Actual overhead rates generally are at least 15-25% of the total contract amount, but city and state contracts pay much lower rates — some pay 10%, some pay 8%, some pay none. This puts huge additional strains on nonprofits, and further destabilizes the entire system.
This underfunding should be of particular concern to those engaged in philanthropy, because nonprofits must turn to foundations, corporations and individual donors to fill the gap, diverting philanthropic dollars.
The federal government, in contrast, recognizes the importance of paying sufficient overhead rates on federal contracts. Nonprofits submit proof of these costs and the federal agency determines the nonprofit’s federally approved overhead rate, which is paid as part of the contract.
The city and state systematically pay nonprofits well below their federally-approved overhead rates, even on contracts funded with federal dollars — such as when New York City uses federal Head Start monies to fund early childhood education centers. This defeats the federal government’s goal of fairly compensating nonprofits for these costs.

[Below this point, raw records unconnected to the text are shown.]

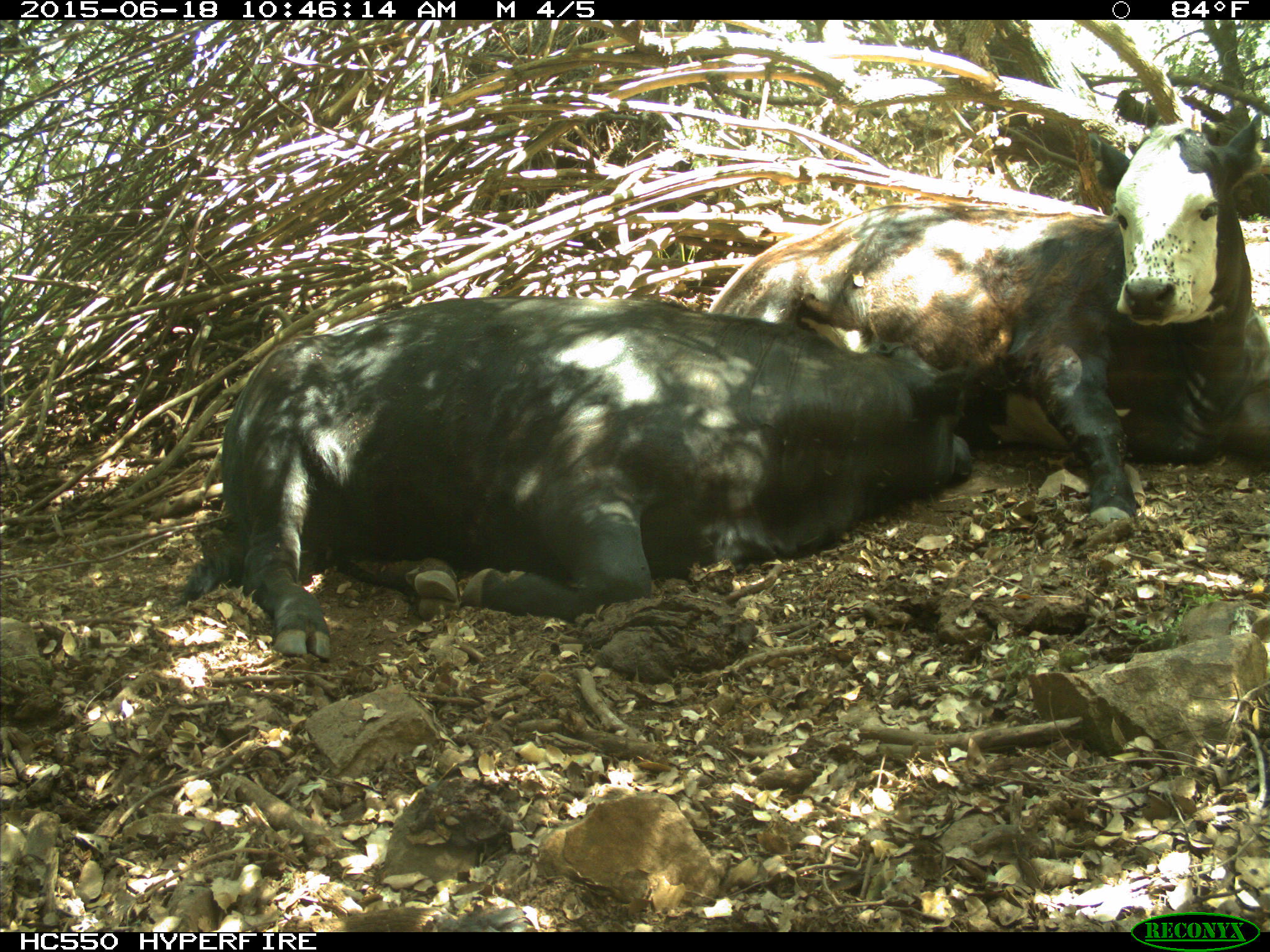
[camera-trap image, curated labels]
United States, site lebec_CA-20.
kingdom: Animalia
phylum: Chordata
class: Mammalia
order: Artiodactyla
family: Bovidae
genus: Bos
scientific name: Bos taurus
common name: domestic cow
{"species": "Bos taurus (domestic cow)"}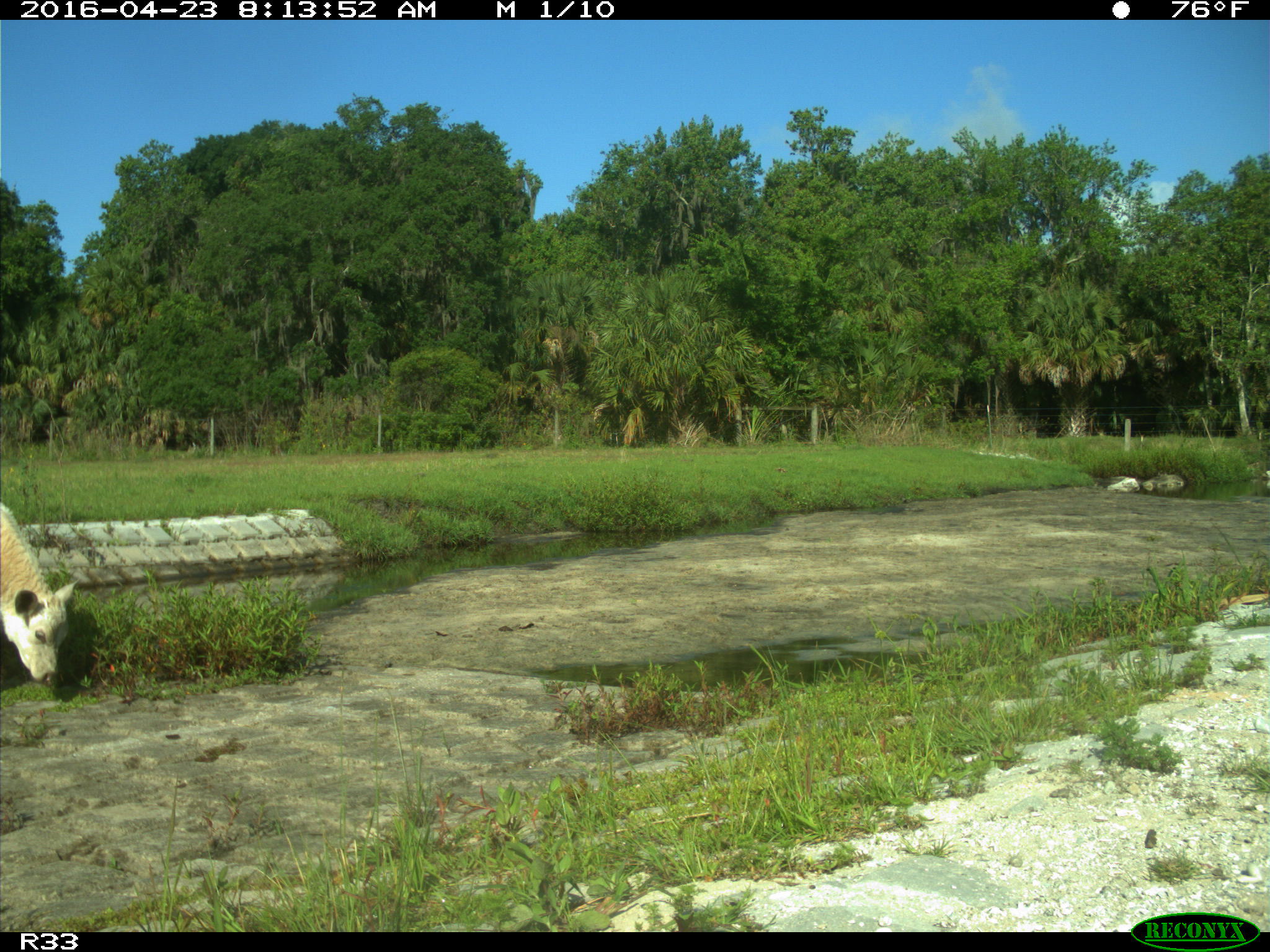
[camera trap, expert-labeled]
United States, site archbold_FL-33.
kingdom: Animalia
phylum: Chordata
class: Mammalia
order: Artiodactyla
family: Bovidae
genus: Bos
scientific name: Bos taurus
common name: domestic cow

In December, the federal government announced new rules to address this problem, and soon will require states and local governments to pay nonprofits their federally approved overhead rate whenever a contract is funded with federal dollars.
This is a welcome change — but does not help the thousands of nonprofits with contracts funded solely through city and state tax dollars. Those nonprofits will continue to struggle — and many will be forced to close, leaving vulnerable New Yorkers without vital services.
Both Mayor de Blasio and Gov. Cuomo speak frequently about the need to address income inequality, and while steps like raising the minimum wage are important, they are not enough. Social services are crucial as well.
The mayor and governor should follow President Obama’s lead and decree that, commencing with the start of the new city and state fiscal years, nonprofits will receive their federally-approved overhead costs on all city and state contracts — not just those paid for with federal funds.
Otherwise, we run the risk of watching our valued nonprofit organizations slowly disappear, one by one, tearing apart the safety net as they go.